El P. Grande, en concreto, se negó a desempeñar el papel tradicional atribuido al pastor, porque el Evangelio no tolera la opresión. Su rebeldía fue castigada con el asesinato, ejecutado por un escuadrón de la muerte de la Guardia Nacional. El orden oligárquico y militar le exigía predicar “un Cristo mudo y sin boca, para pasearlo por las calles. Un Cristo con un bozal en la boca. Un Cristo fabricado a nuestro antojo y según nuestros mezquinos intereses”. Pero él hizo lo contrario. Se desvivió para que los campesinos de Aguilares no fueran seguidores de tradiciones muertas, la de los “meros enterradores y sepultureros”, que cada año pasean imágenes de madera, sino verdaderos adoradores del Dios vivo, presente en cada ser humano.
El pintor de El Paisnal que lo ha representado como un campesino más, en medio de sus dos acompañantes en el martirio, ha conjugado expresivamente el pasado y el presente. En el bolsillo de su camisa asoma la Constitución, atravesada por una bala.
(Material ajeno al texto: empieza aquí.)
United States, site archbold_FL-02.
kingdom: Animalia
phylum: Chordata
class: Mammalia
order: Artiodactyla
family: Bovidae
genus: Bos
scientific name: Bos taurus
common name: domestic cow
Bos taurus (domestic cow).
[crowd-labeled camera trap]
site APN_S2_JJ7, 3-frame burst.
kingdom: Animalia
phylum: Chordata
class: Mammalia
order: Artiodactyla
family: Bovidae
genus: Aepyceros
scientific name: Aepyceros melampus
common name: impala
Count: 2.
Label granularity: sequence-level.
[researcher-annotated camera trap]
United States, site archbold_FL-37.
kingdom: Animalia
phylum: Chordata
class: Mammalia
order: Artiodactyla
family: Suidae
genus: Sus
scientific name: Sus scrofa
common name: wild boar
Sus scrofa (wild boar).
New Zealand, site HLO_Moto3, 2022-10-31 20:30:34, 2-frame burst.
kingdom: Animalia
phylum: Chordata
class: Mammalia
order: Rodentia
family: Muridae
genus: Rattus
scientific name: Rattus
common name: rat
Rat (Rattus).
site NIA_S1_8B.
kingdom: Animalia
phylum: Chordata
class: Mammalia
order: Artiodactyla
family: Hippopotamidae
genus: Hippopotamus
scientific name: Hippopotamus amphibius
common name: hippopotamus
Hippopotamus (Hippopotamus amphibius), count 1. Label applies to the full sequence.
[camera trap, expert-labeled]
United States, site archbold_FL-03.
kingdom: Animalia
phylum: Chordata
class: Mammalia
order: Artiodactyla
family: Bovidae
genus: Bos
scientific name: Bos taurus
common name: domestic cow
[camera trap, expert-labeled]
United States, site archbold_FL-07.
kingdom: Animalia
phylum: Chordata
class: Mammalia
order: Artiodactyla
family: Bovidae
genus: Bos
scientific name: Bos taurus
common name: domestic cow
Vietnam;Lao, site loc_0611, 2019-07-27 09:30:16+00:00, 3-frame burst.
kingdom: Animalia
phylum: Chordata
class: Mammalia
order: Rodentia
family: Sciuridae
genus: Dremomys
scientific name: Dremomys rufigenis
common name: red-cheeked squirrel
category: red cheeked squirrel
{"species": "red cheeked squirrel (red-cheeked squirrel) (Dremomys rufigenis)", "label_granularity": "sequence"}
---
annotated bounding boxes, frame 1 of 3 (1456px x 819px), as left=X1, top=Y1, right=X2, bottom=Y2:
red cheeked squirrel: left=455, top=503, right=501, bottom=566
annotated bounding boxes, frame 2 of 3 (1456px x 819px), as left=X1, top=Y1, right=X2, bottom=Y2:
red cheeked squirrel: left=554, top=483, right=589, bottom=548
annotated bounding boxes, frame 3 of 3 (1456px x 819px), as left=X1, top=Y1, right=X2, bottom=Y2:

En San José de la Montaña, el beato explicaba a los jóvenes seminaristas los derechos y deberes constitucionales del pueblo salvadoreño. Luego, en Aguilares, en sus homilías más proféticas, cuando denunciaba cómo los poderosos violaban la Constitución, “los caínes” los llamaba, sacaba a relucir el ejemplar que le había regalado el coronel presidente, el 6 de agosto de 1970, después de su homilía sobre la falta de transfiguración por causa de la desunión y de la opresión reinantes.
Mientras en San Salvador se proclamaban los cuatro mártires, en el otro extremo del planeta, el presidente Bukele se disfrazaba en Twitter de empleado de McDonald’s para anunciar la abrupta caída del bitcóin. Mientras el oficialismo se revolvía incómodo en El Salvador del Mundo, amplios sectores populares cristianos se regocijaban con la exaltación de los mártires. La ceremonia fue profética. Inquietó a quienes temen a la palabra creadora de vida, pero alegró a quienes tienen su esperanza puesta en ella.
* Rodolfo Cardenal, director del Centro Monseñor Romero.